Lydie Launay enquête aussi sur les habitants ayant échappé aux processus d’éviction hors de la capitale mais qui ont pu accéder au logement social dans les beaux quartiers du 8e arrondissement. Alors que pour certains, s’inscrire en tant que « minorités » dans ce quartier est synonyme de marginalisation sociale, d’autres l’envisagent comme un levier d’ascension sociale, notamment à travers l’école et la sociabilité´ des enfants.

Les deux textes suivants analysent deux cas assez proches de copropriétés dégradées datant de l’après-guerre.
Les Bosquets à Clichy-Montfermeil est un exemple emblématique de ces copropriétés en difficulté situées au sein de grands ensembles. Sylvaine Le Garrec montre qu’elle accueille une population dont le positionnement social est tout particulièrement fragile. L’histoire des Bosquets et les trajectoires de ses habitants révèlent que loin d’être un refuge sécurisant, ce type de copropriété aggrave au contraire la précarité des classes populaires qui y sont logées. 
En analysant les parcours résidentiels des locataires de trois copropriétés dégradées marseillaises, Johanna Lees en arrive à une conclusion analogue. Elle décrit comment « habiter » ce type d’habitat représente une rare opportunité d’accéder au logement pour certaines fractions des classes populaires, mais entraîne de fortes contraintes contribuant à accentuer leur précarité. De fait, les copropriétés construites après la Seconde Guerre mondiale peuvent devenir un nouvel habitat social.

Deux autres textes explorent les classes populaires habitant les périphéries urbaines, l’un examinant en particulier le rapport à l’habitat et l’autre l’engagement local dans une commune périurbaine.
Samuel Deprez et Philippe Vidal traitent d’un habitat auto-construit aux limites de la ville du Havre, sur le littoral, comme expression d’une « quête d’ailleurs » de la part des couches populaires. Des travailleurs et des retraites, financièrement démunis, y concrétisent non loin de chez eux, dans une illégalité jusqu’ici tolérée, le rêve pavillonnaire que leurs faibles revenus leur interdisent de réaliser ailleurs. Sur cet espace, s’exprime une figure de la « résidence secondaire de proximité » qui traduit des formes inédites de bi-résidentialité populaire.

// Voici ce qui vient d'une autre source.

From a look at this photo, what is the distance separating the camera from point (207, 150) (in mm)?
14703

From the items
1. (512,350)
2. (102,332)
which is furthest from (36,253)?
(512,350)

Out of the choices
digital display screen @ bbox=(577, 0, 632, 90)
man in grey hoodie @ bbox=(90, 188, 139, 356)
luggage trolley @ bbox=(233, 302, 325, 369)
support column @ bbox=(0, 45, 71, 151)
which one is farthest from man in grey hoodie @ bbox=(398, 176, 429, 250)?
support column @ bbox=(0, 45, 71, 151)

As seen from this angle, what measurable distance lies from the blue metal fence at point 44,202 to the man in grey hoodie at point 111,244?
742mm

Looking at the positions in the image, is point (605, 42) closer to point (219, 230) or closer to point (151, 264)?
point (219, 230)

Violaine Girard analyse, à partir d’une enquête ethnographique menée dans une commune périurbaine majoritairement habitée par les ménages des classes populaires, les formes de sociabilité locale dans lesquelles ceux-ci sont engagés. Leurs pratiques ne sont pas marquées du sceau d’un strict repli sur la sphère domestique. Les scènes associatives et municipales apparaissent au contraire comme d’importants lieux de mobilisation pour des fractions supérieures des classes populaires qui y construisent collectivement les signes de leur appartenance locale et de leur respectabilité´ sociale.

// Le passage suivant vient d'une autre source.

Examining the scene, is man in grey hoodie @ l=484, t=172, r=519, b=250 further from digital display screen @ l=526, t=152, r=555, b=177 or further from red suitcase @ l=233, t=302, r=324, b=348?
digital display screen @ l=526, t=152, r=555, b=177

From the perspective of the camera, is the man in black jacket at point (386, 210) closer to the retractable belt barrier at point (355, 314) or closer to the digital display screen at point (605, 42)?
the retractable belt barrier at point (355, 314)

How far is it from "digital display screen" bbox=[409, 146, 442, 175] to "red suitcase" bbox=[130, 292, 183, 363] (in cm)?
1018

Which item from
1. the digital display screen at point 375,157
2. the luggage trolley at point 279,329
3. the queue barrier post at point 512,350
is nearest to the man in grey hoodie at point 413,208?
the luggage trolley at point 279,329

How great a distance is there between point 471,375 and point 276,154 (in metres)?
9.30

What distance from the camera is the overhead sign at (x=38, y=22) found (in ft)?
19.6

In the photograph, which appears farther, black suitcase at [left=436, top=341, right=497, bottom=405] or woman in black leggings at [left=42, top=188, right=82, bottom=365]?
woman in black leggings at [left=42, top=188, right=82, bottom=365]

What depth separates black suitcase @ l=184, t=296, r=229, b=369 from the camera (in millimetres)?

Enfin, le dernier texte pose les jalons d’une recherche globale sur les pratiques et l’habitat des classes populaires dans différents contextes urbains, aspirant à un renouvellement de ces approches « Comment étudier les classes populaires aujourd’hui ? » Telle est l’interrogation formulée en guise d’intitulé par le collectif de chercheurs Rosa Bonheur. Depuis la fin des années 1970, le modèle de développement économique néolibéral a entraîné le délitement de la société salariale, affectant directement le quotidien des classes populaires. Cet article propose des éléments d’analyse issus d’une enquête collective en cours qui réunit trois équipes, en France, en Espagne et en Argentine, autour de préoccupations communes pour les reconfigurations des classes populaires et pour leur analyse empirique.